STATED EXERCISE 1
In the text about developing a sense of rhythm for life, what do popular devotional guides tend to treat the Bible like?
STATED EXERCISE 2
Continue the text about developing a sense of rhythm for life, picking up after its final sentence.

TEXT SHOWN
• • • •

This month we're excited to launch our new Calendar of readings and disciplines for 2011 - have a read below.
The Compass Team
Developing a sense of rhythm for life

Less than two full months into the year, and already a bunch of my New Year’s resolutions have been blown to bits! One of the consistent challenges that I have noticed in myself as I try to live faithfully in contemporary western culture is the problem of time. My life is characterised less by rhythm and more by the constant pressure of busyness and distraction – which makes it hard to develop good habits and to grow in maturity. Talking with others suggests that I am not the only one.
Since its humble beginnings over two thousand years ago the church has found that there are many ways we can work with God in developing that maturity – prayer, worship, habits of simplicity, generosity, etc. But one of the most important ways is through the discipline of reading – and the primary text of Christian reading is the Bible.
Alongside or to some extent perhaps because of our busyness and distraction, I suspect that many of us have lost the art of reading the Bible well. Popular devotional guides on the market can tend to treat the Bible like a cup of coffee: as a daily pick-me-up. Now there are days when it will be just that – but it is not its only, or even primary, role. True transformation is a slow, deep process. Attention needs to be given to the broad sweep of Scripture, and most importantly, to how we can allow that story and the Christ who fulfils it to transform us.

• • • •

DATA EXTRACT
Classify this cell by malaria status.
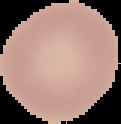
It is uninfected.

{
  "preparation": "thin blood film",
  "image_size": "121×124 pixels",
  "image_type": "segmented cell region with the area outside set to black"
}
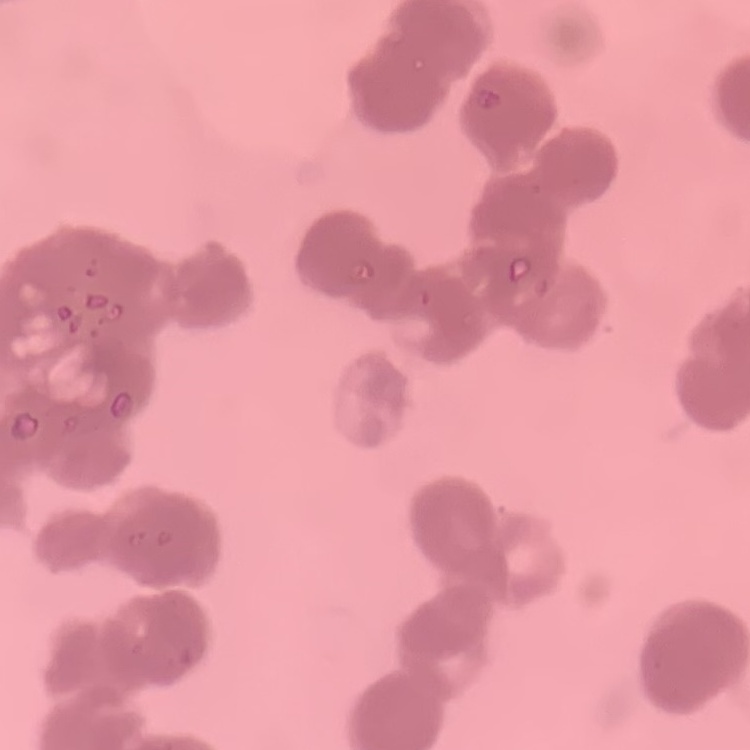

The erythrocytes exhibit rouleaux formation. Stained with either Field's or Giemsa. Square crop of a larger photomicrograph. Thin blood smear.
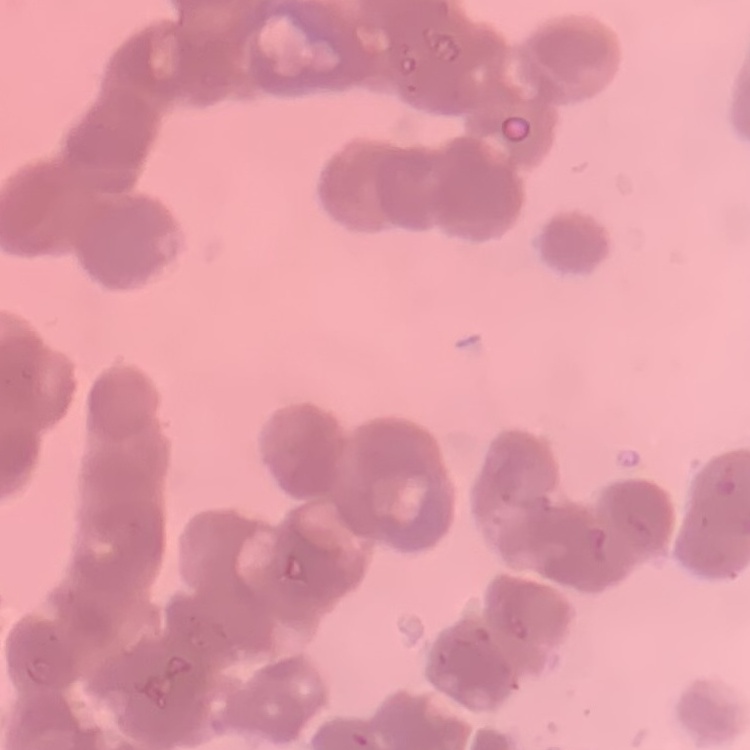

The erythrocytes show rouleaux formation. Thin blood film. One tile cut from a larger photomicrograph. Field's or Giemsa stain.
Locate and identify every blood parasite.
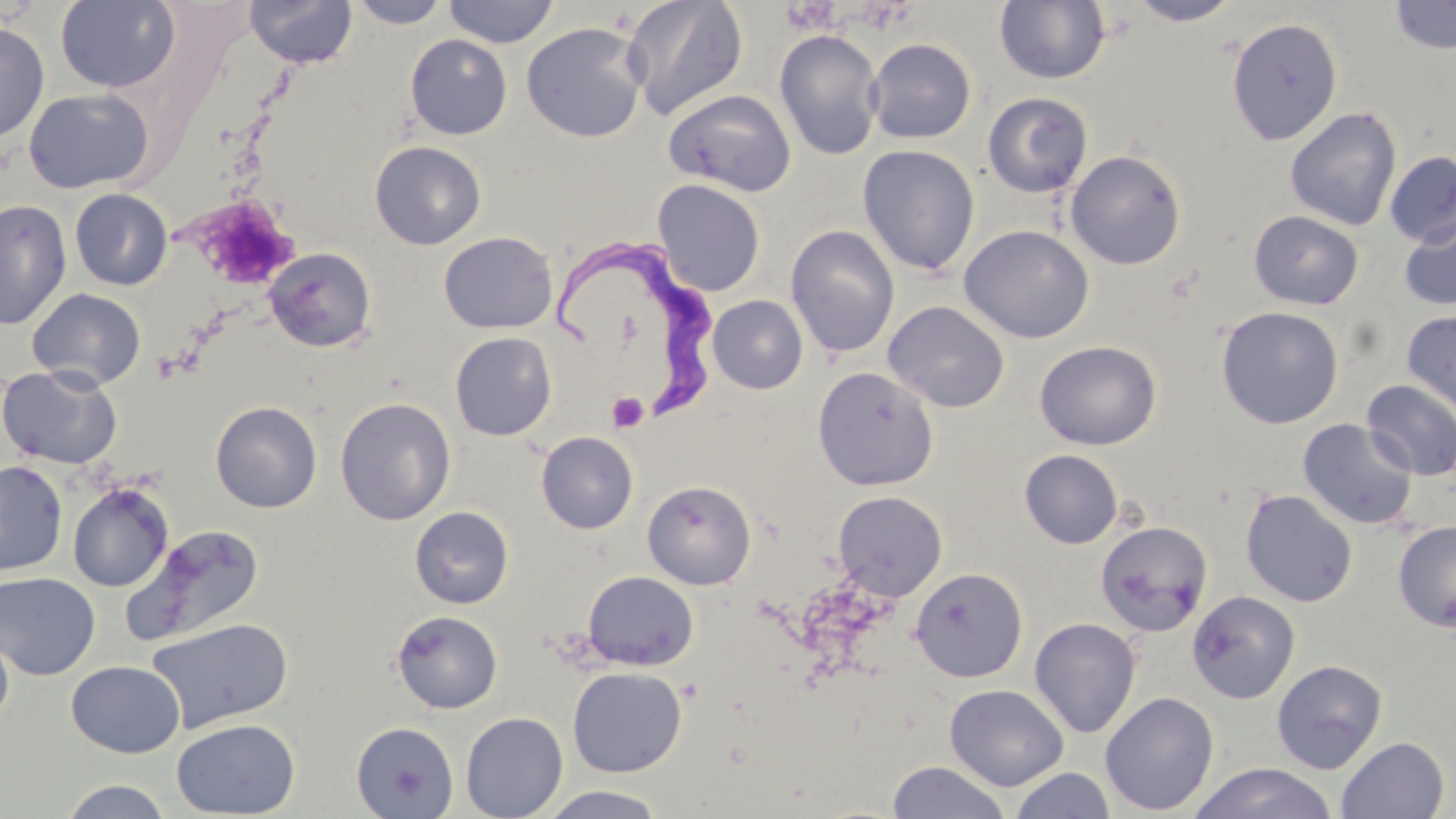

Approximate bounding boxes as (x1, y1, x2, y2) in pixels.
Trypanosoma brucei: (562, 231, 721, 420).
No Plasmodium falciparum, Plasmodium ovale, Plasmodium malariae, Plasmodium vivax, or Babesia divergens observed.

{
  "slide_level_diagnosis": "Trypanosoma brucei",
  "modality": "optical microscopy",
  "platelet_locations": "approximate bounding boxes as (x1, y1, x2, y2) in pixels: (781, 2, 841, 34), (212, 211, 292, 273), (607, 392, 649, 432)",
  "uninfected_red_blood_cell_locations": "approximate bounding boxes as (x1, y1, x2, y2) in pixels: (55, 0, 181, 92), (245, 0, 358, 68), (348, 0, 451, 28), (443, 0, 560, 48), (622, 0, 748, 121), (994, 0, 1110, 85), (1126, 0, 1241, 26), (1388, 0, 1455, 55), (1226, 17, 1343, 145), (0, 20, 50, 144), (522, 21, 647, 143), (774, 29, 884, 160), (405, 34, 513, 140), (865, 38, 976, 144), (23, 87, 155, 194), (663, 88, 796, 197), (983, 93, 1092, 198), (1284, 106, 1402, 230), (370, 141, 487, 250), (857, 144, 980, 275), (1065, 149, 1186, 270), (1384, 151, 1456, 247), (652, 179, 766, 296), (69, 188, 173, 290), (0, 200, 71, 330), (1249, 210, 1364, 310), (1399, 212, 1456, 311), (786, 224, 900, 358), (959, 224, 1094, 343), (439, 231, 558, 334), (263, 247, 377, 352), (27, 288, 146, 390), (708, 295, 807, 394), (883, 300, 1010, 413), (1216, 306, 1344, 429), (1401, 310, 1456, 426), (450, 332, 557, 441), (1034, 340, 1162, 450), (0, 365, 123, 470), (812, 367, 939, 491), (1361, 379, 1456, 480), (335, 397, 455, 525), (210, 401, 322, 513), (1297, 417, 1419, 530), (536, 431, 638, 534), (1019, 449, 1123, 548), (0, 460, 68, 576), (643, 480, 756, 590), (68, 482, 173, 592), (1240, 489, 1358, 607), (832, 490, 948, 601), (410, 506, 513, 609), (1096, 520, 1213, 636), (1393, 521, 1456, 632), (124, 524, 265, 645), (909, 567, 1028, 683), (581, 571, 699, 670), (0, 572, 101, 680), (1187, 590, 1300, 704), (391, 610, 503, 713), (146, 617, 295, 733), (1029, 617, 1142, 738), (0, 623, 14, 727), (1271, 659, 1388, 774), (66, 660, 185, 757), (567, 666, 687, 778), (944, 684, 1069, 790), (1100, 691, 1219, 815), (460, 712, 568, 819), (171, 718, 300, 818), (350, 721, 459, 818), (1335, 736, 1450, 819), (886, 760, 1012, 819), (1187, 762, 1338, 819), (1009, 767, 1116, 818), (59, 778, 173, 818), (538, 786, 667, 819)",
  "field_of_view": "single",
  "preparation": "thin blood smear",
  "image_size": "1456×819 pixels",
  "stain": "May-Grünwald-Giemsa",
  "magnification": "1000x"
}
Describe the morphology of the erythrocytes.
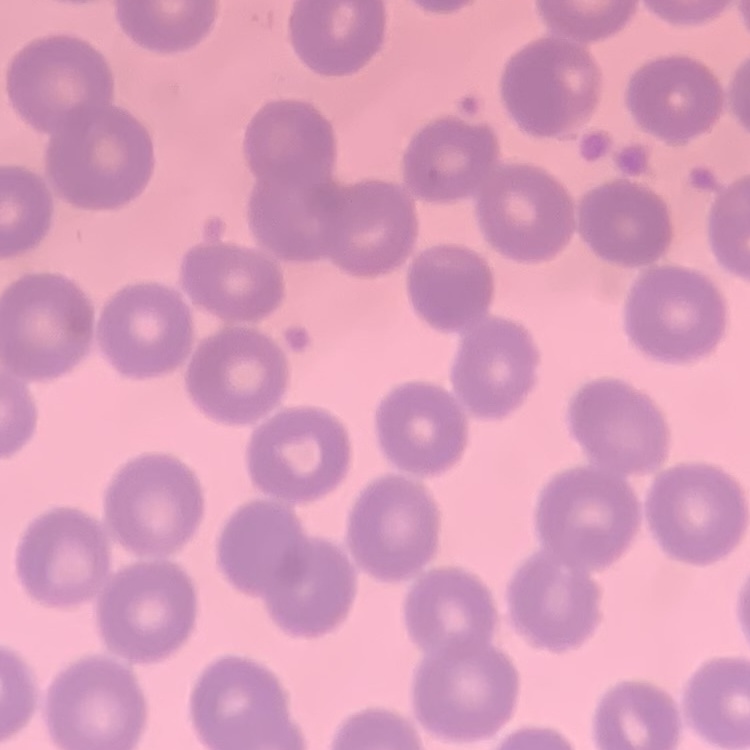
No rouleaux formation.

stain = Field's or Giemsa
preparation = thin blood smear
image type = one tile cut from a larger photomicrograph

• • • •

TASK ANSWER 1
A cup of coffee: a daily pick-me-up.

TASK ANSWER 2
This year, we have created a resource that we hope will be helpful in addressing some of these problems. Throughout history, the Church has used calendars as a way of adding shape, order and rhythm to life. So we have created our own simple Calendar, adapted to life downunder that might assist you in finding a sense of rhythm this year.
Each month we have provided a list of structured readings from the Bible, designed to carry you through the Story over the course of the year. Each month also includes a simple theme, drawn from the Church’s rich deposit of spiritual disciplines, with suggested things you can do during the month to develop and practice habits of faithfulness. For example, in the month of February, we encourage you to explore “Beginnings” in the Bible, and the question of hermeneutics – how do we read well?
You can check out the Calendar at www.compass.org.nz/calendar
Feel free to print out any of the resources that you find helpful, and/or modify and adapt them to fit your situation. Contact us anytime if you have suggestions or queries.
If possible, we would encourage you to use this calendar together with others, so that it becomes not just an individual journey, but a community experience of growth and connection.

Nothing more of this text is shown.